-------- DATA TO PROCESS --------

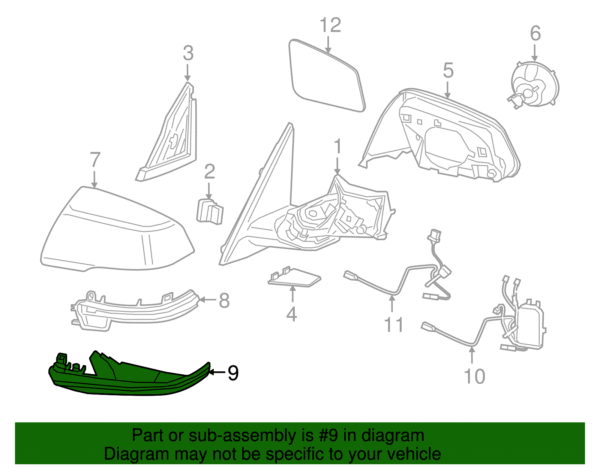 12
6
3
5
1
7
2
8
4
11
9
10

Part or sub-assembly is #9 in diagram
Diagram may not be specific to your vehicle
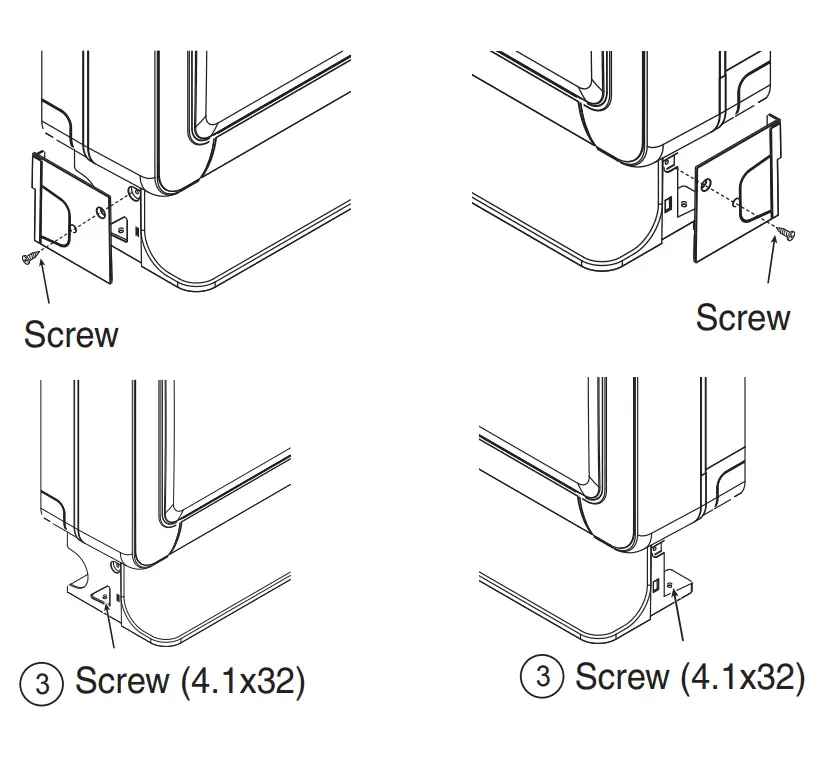 Screw

Screw

3 Screw (4.1x32)

3 Screw (4.1x32)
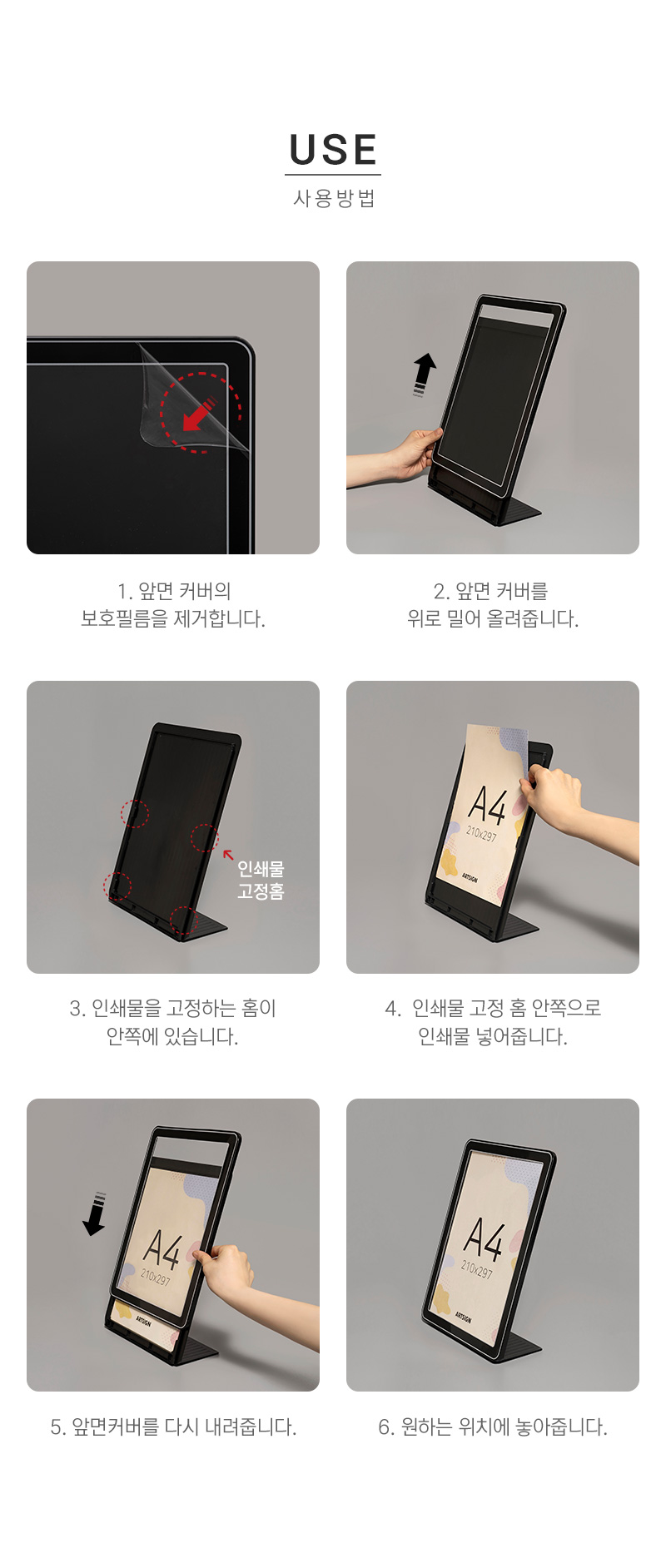 USE
사용방법

1. 앞면 커버의
보호필름을 제거합니다.

2. 앞면 커버를
위로 밀어 올려줍니다.

인쇄물
고정홈

3. 인쇄물을 고정하는 홈이
안쪽에 있습니다.

A4
210x297
ARTSIGN

4. 인쇄물 고정 홈 안쪽으로
인쇄물 넣어줍니다.

A4
210x297
ARTSIGN

5. 앞면커버를 다시 내려줍니다.

A4
210x297
ARTSIGN

6. 원하는 위치에 놓아줍니다.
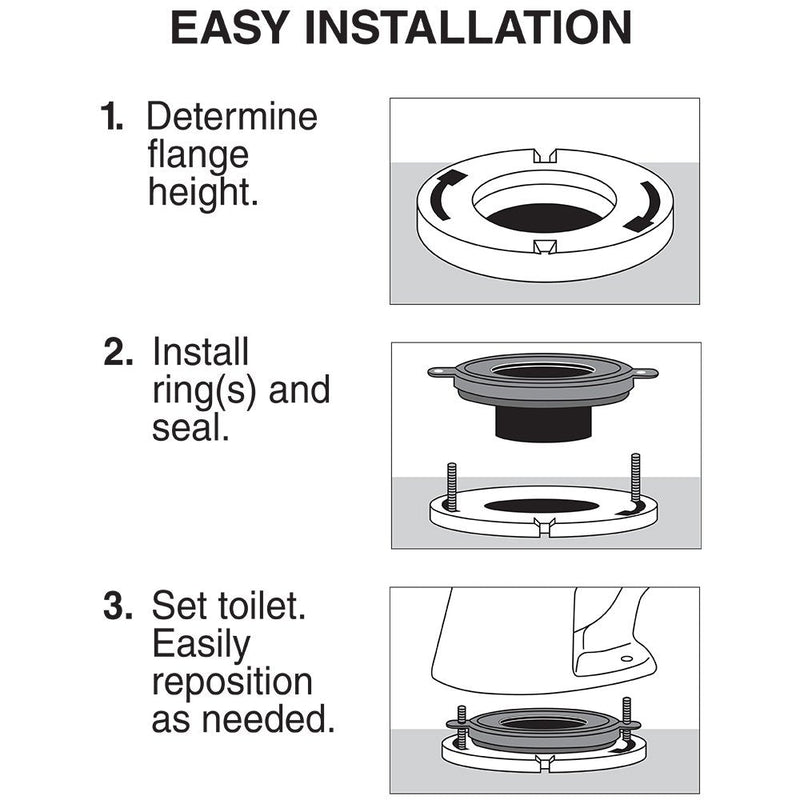 EASY INSTALLATION

1. Determine flange height.

2. Install ring(s) and seal.

3. Set toilet. Easily reposition as needed.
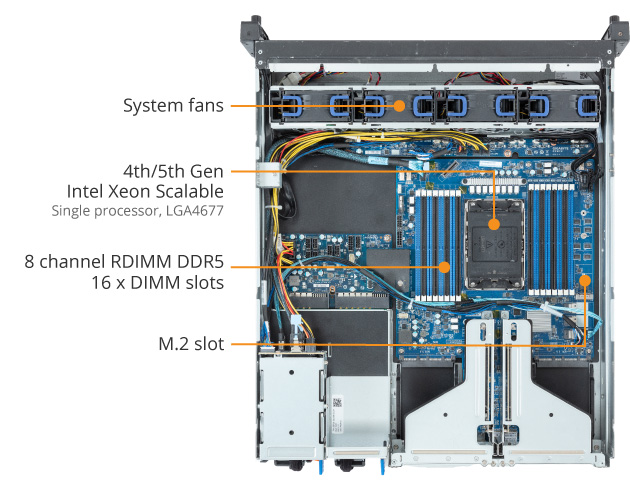 System fans

4th/5th Gen
Intel Xeon Scalable
Single processor, LGA4677

8 channel RDIMM DDR5
16 x DIMM slots

M.2 slot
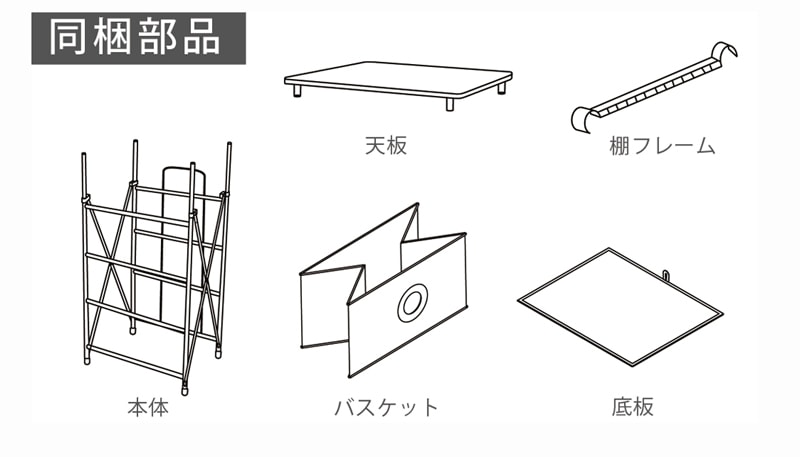 同梱部品

天板

棚フレーム

本体

バスケット

底板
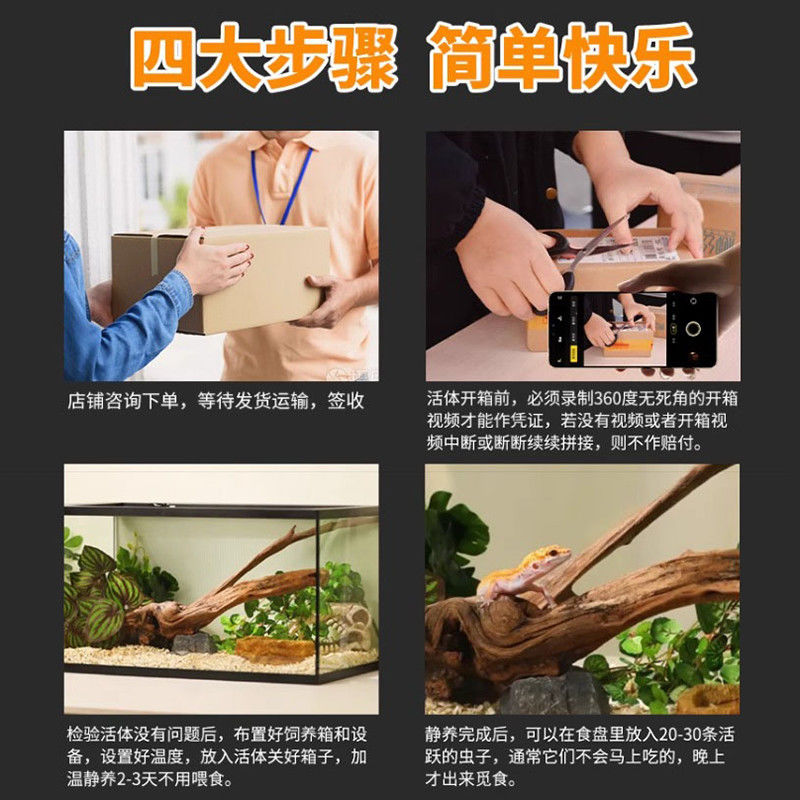 四大步骤 简单快乐

店铺咨询下单，等待发货运输，签收

活体开箱前，必须录制360度无死角的开箱视频才能作凭证，若没有视频或者开箱视频中断或断断续续拼接，则不作赔付。

检验活体没有问题后，布置好饲养箱和设备，设置好温度，放入活体关好箱子，加温静养2-3天不用喂食。

静养完成后，可以在食盘里放入20-30条活跃的虫子，通常它们不会马上吃的，晚上才出来觅食。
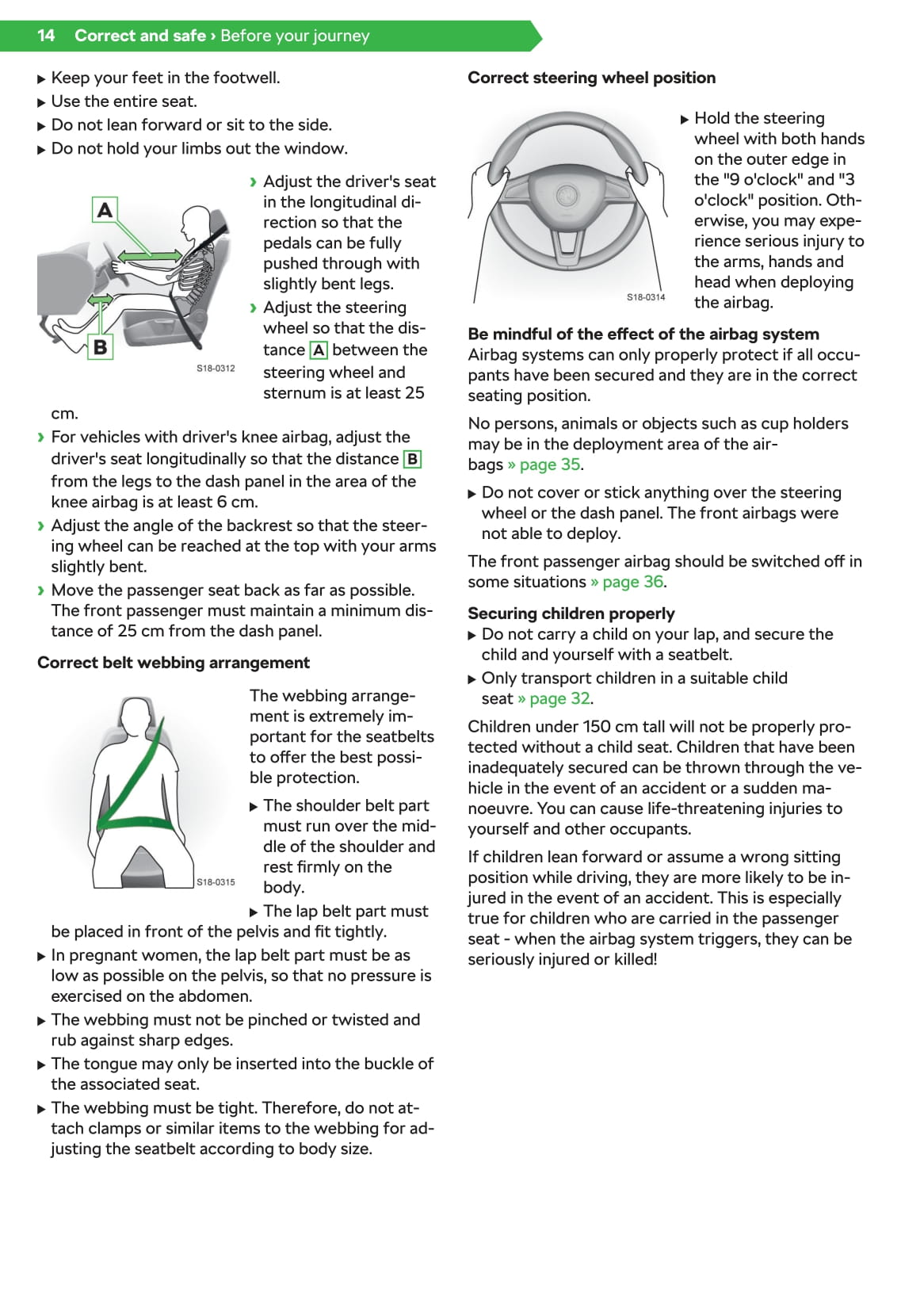 14 Correct and safe › Before your journey

▶ Keep your feet in the footwell.
▶ Use the entire seat.
▶ Do not lean forward or sit to the side.
▶ Do not hold your limbs out the window.

A
B
S18-0312

› Adjust the driver's seat in the longitudinal direction so that the pedals can be fully pushed through with slightly bent legs.
› Adjust the steering wheel so that the distance A between the steering wheel and sternum is at least 25 cm.
› For vehicles with driver's knee airbag, adjust the driver's seat longitudinally so that the distance B from the legs to the dash panel in the area of the knee airbag is at least 6 cm.
› Adjust the angle of the backrest so that the steering wheel can be reached at the top with your arms slightly bent.
› Move the passenger seat back as far as possible. The front passenger must maintain a minimum distance of 25 cm from the dash panel.

Correct belt webbing arrangement

S18-0315

The webbing arrangement is extremely important for the seatbelts to offer the best possible protection.
▶ The shoulder belt part must run over the middle of the shoulder and rest firmly on the body.
▶ The lap belt part must be placed in front of the pelvis and fit tightly.
▶ In pregnant women, the lap belt part must be as low as possible on the pelvis, so that no pressure is exercised on the abdomen.
▶ The webbing must not be pinched or twisted and rub against sharp edges.
▶ The tongue may only be inserted into the buckle of the associated seat.
▶ The webbing must be tight. Therefore, do not attach clamps or similar items to the webbing for adjusting the seatbelt according to body size.

Correct steering wheel position

S18-0314

▶ Hold the steering wheel with both hands on the outer edge in the "9 o'clock" and "3 o'clock" position. Otherwise, you may experience serious injury to the arms, hands and head when deploying the airbag.

Be mindful of the effect of the airbag system
Airbag systems can only properly protect if all occupants have been secured and they are in the correct seating position.

No persons, animals or objects such as cup holders may be in the deployment area of the airbags » page 35.

▶ Do not cover or stick anything over the steering wheel or the dash panel. The front airbags were not able to deploy.

The front passenger airbag should be switched off in some situations » page 36.

Securing children properly
▶ Do not carry a child on your lap, and secure the child and yourself with a seatbelt.
▶ Only transport children in a suitable child seat » page 32.

Children under 150 cm tall will not be properly protected without a child seat. Children that have been inadequately secured can be thrown through the vehicle in the event of an accident or a sudden manoeuvre. You can cause life-threatening injuries to yourself and other occupants.

If children lean forward or assume a wrong sitting position while driving, they are more likely to be injured in the event of an accident. This is especially true for children who are carried in the passenger seat - when the airbag system triggers, they can be seriously injured or killed!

--------

Repeat every record above exactly, but drop the pictures.

ANSWER BOX
 12
6
3
5
1
7
2
8
4
11
9
10

Part or sub-assembly is #9 in diagram
Diagram may not be specific to your vehicle
 Screw

Screw

3 Screw (4.1x32)

3 Screw (4.1x32)
 USE
사용방법

1. 앞면 커버의
보호필름을 제거합니다.

2. 앞면 커버를
위로 밀어 올려줍니다.

인쇄물
고정홈

3. 인쇄물을 고정하는 홈이
안쪽에 있습니다.

A4
210x297
ARTSIGN

4. 인쇄물 고정 홈 안쪽으로
인쇄물 넣어줍니다.

A4
210x297
ARTSIGN

5. 앞면커버를 다시 내려줍니다.

A4
210x297
ARTSIGN

6. 원하는 위치에 놓아줍니다.
 EASY INSTALLATION

1. Determine flange height.

2. Install ring(s) and seal.

3. Set toilet. Easily reposition as needed.
 System fans

4th/5th Gen
Intel Xeon Scalable
Single processor, LGA4677

8 channel RDIMM DDR5
16 x DIMM slots

M.2 slot
 同梱部品

天板

棚フレーム

本体

バスケット

底板
 四大步骤 简单快乐

店铺咨询下单，等待发货运输，签收

活体开箱前，必须录制360度无死角的开箱视频才能作凭证，若没有视频或者开箱视频中断或断断续续拼接，则不作赔付。

检验活体没有问题后，布置好饲养箱和设备，设置好温度，放入活体关好箱子，加温静养2-3天不用喂食。

静养完成后，可以在食盘里放入20-30条活跃的虫子，通常它们不会马上吃的，晚上才出来觅食。
 14 Correct and safe › Before your journey

▶ Keep your feet in the footwell.
▶ Use the entire seat.
▶ Do not lean forward or sit to the side.
▶ Do not hold your limbs out the window.

A
B
S18-0312

› Adjust the driver's seat in the longitudinal direction so that the pedals can be fully pushed through with slightly bent legs.
› Adjust the steering wheel so that the distance A between the steering wheel and sternum is at least 25 cm.
› For vehicles with driver's knee airbag, adjust the driver's seat longitudinally so that the distance B from the legs to the dash panel in the area of the knee airbag is at least 6 cm.
› Adjust the angle of the backrest so that the steering wheel can be reached at the top with your arms slightly bent.
› Move the passenger seat back as far as possible. The front passenger must maintain a minimum distance of 25 cm from the dash panel.

Correct belt webbing arrangement

S18-0315

The webbing arrangement is extremely important for the seatbelts to offer the best possible protection.
▶ The shoulder belt part must run over the middle of the shoulder and rest firmly on the body.
▶ The lap belt part must be placed in front of the pelvis and fit tightly.
▶ In pregnant women, the lap belt part must be as low as possible on the pelvis, so that no pressure is exercised on the abdomen.
▶ The webbing must not be pinched or twisted and rub against sharp edges.
▶ The tongue may only be inserted into the buckle of the associated seat.
▶ The webbing must be tight. Therefore, do not attach clamps or similar items to the webbing for adjusting the seatbelt according to body size.

Correct steering wheel position

S18-0314

▶ Hold the steering wheel with both hands on the outer edge in the "9 o'clock" and "3 o'clock" position. Otherwise, you may experience serious injury to the arms, hands and head when deploying the airbag.

Be mindful of the effect of the airbag system
Airbag systems can only properly protect if all occupants have been secured and they are in the correct seating position.

No persons, animals or objects such as cup holders may be in the deployment area of the airbags » page 35.

▶ Do not cover or stick anything over the steering wheel or the dash panel. The front airbags were not able to deploy.

The front passenger airbag should be switched off in some situations » page 36.

Securing children properly
▶ Do not carry a child on your lap, and secure the child and yourself with a seatbelt.
▶ Only transport children in a suitable child seat » page 32.

Children under 150 cm tall will not be properly protected without a child seat. Children that have been inadequately secured can be thrown through the vehicle in the event of an accident or a sudden manoeuvre. You can cause life-threatening injuries to yourself and other occupants.

If children lean forward or assume a wrong sitting position while driving, they are more likely to be injured in the event of an accident. This is especially true for children who are carried in the passenger seat - when the airbag system triggers, they can be seriously injured or killed!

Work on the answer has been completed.